Separately, the Chair of the Tufts IRB, a computer scientist, in complaint to the publisher of one critical review of the case [10], wrote: ‘There was no research ethics committee or IRB review and approval in effect for the study when it was conducted in 2008’. This gross error of fact, with reference to the NIH grant and related IRB authorisations quoted above, itself calls into question the professionalism or objectivity of the 2012 Tufts IRB review which led to the retraction. (The research sophistication and quality of the retracted paper can be reviewed online [44]).
Henry Miller, a physician, molecular biologist and the founding director of the US Food and Drug Administration (FDA), commented in 2015 on the retracted paper: ‘A 2012 article in the nutrition literature might have been the most momentous contribution to public health worldwide since Dr. Jonas Salk’s announcement of the polio vaccine. The operative phrase is might have been, because intimidation, politics and the dishonest, anti-science efforts of NGOs to impugn the research have delayed the translation of its findings to life-saving interventions for millions of children. Why do anti-genetic engineering activists want to save the whales but let children go blind and die?’ [45].

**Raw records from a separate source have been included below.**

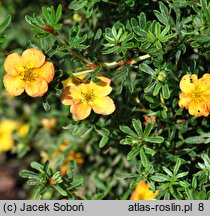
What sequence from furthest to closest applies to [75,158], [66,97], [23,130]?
[23,130], [75,158], [66,97]

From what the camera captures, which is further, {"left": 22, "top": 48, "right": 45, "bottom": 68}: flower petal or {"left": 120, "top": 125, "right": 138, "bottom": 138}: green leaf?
{"left": 120, "top": 125, "right": 138, "bottom": 138}: green leaf

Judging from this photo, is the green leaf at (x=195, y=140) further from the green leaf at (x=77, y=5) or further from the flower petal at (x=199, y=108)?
the green leaf at (x=77, y=5)

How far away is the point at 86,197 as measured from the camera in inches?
88.4

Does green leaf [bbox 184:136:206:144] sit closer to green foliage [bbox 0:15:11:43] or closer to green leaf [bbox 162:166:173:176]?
green leaf [bbox 162:166:173:176]

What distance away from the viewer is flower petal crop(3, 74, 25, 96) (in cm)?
173

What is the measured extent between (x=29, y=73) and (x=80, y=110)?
22cm

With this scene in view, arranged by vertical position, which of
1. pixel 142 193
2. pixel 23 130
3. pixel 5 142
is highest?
pixel 142 193

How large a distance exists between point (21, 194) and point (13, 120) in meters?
0.50

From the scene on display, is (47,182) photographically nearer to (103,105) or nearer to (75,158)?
(103,105)

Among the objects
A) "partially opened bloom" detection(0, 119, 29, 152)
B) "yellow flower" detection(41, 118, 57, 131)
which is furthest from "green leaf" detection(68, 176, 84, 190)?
"partially opened bloom" detection(0, 119, 29, 152)

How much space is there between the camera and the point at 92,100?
179cm

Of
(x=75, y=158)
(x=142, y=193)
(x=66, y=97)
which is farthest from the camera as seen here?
(x=75, y=158)

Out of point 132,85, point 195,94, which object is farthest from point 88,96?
point 195,94

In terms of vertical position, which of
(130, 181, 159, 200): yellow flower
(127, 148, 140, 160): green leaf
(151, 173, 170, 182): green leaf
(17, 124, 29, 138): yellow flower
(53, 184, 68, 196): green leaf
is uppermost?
(127, 148, 140, 160): green leaf
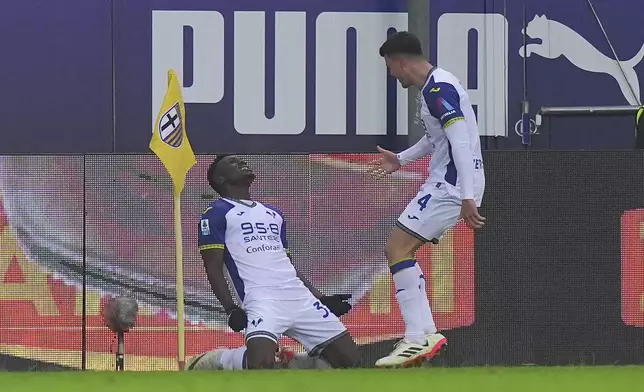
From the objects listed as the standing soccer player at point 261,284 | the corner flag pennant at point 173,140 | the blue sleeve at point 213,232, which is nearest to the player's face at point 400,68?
the standing soccer player at point 261,284

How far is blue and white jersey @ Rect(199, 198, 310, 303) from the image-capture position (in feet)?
22.6

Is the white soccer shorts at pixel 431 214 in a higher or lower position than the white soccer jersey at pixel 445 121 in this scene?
lower

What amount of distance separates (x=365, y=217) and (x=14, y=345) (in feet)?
9.67

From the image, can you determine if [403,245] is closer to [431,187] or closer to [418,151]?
[431,187]

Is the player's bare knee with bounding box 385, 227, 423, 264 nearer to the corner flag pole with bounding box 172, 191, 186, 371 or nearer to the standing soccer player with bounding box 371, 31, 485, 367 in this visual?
the standing soccer player with bounding box 371, 31, 485, 367

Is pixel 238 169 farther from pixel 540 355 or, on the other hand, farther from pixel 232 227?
pixel 540 355

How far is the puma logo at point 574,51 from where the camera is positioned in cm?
1138

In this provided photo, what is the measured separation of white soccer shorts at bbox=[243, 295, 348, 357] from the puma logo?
5.12m

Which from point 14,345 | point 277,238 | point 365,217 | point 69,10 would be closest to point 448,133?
point 277,238

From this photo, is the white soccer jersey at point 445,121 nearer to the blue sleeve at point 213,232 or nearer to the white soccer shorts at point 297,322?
the white soccer shorts at point 297,322

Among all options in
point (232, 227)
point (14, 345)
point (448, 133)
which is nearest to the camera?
point (448, 133)

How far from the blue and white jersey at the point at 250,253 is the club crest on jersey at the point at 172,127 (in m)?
1.90

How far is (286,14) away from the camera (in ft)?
37.3

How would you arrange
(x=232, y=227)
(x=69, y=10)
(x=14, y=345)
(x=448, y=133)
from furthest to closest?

The data generated by the above-mentioned research allow determination of the proportion of the estimated average requirement (EAR) the β-carotene content of Golden Rice can provide to children and adults (Table 2). If Golden Rice was the sole source of β-carotene in the diet, 50% of the EAR is sufficient to combat VAD [46]. Many nutritionists consider that supply of 30–40% of the EAR will be sufficient to combat VAD because the biofortified staple crop is seldom the only source of β-carotene. (The recommended daily allowance—RDA—which implies maintenance of 3-months liver stores of vitamin A, is not required to combat VAD.) The calculations (Table 2) use the β-carotene levels observed in different Golden Rice cultivars (e.g. RC82, BR29, IR36, IR64) of Golden Rice GR2E 2 months after harvest, when degradation has stabilised. A 6% loss of β-carotene in cooking Golden Rice, or 25% loss of β-carotene when a Golden Rice meal is parboiled first, and then reheated, has not been taken into account.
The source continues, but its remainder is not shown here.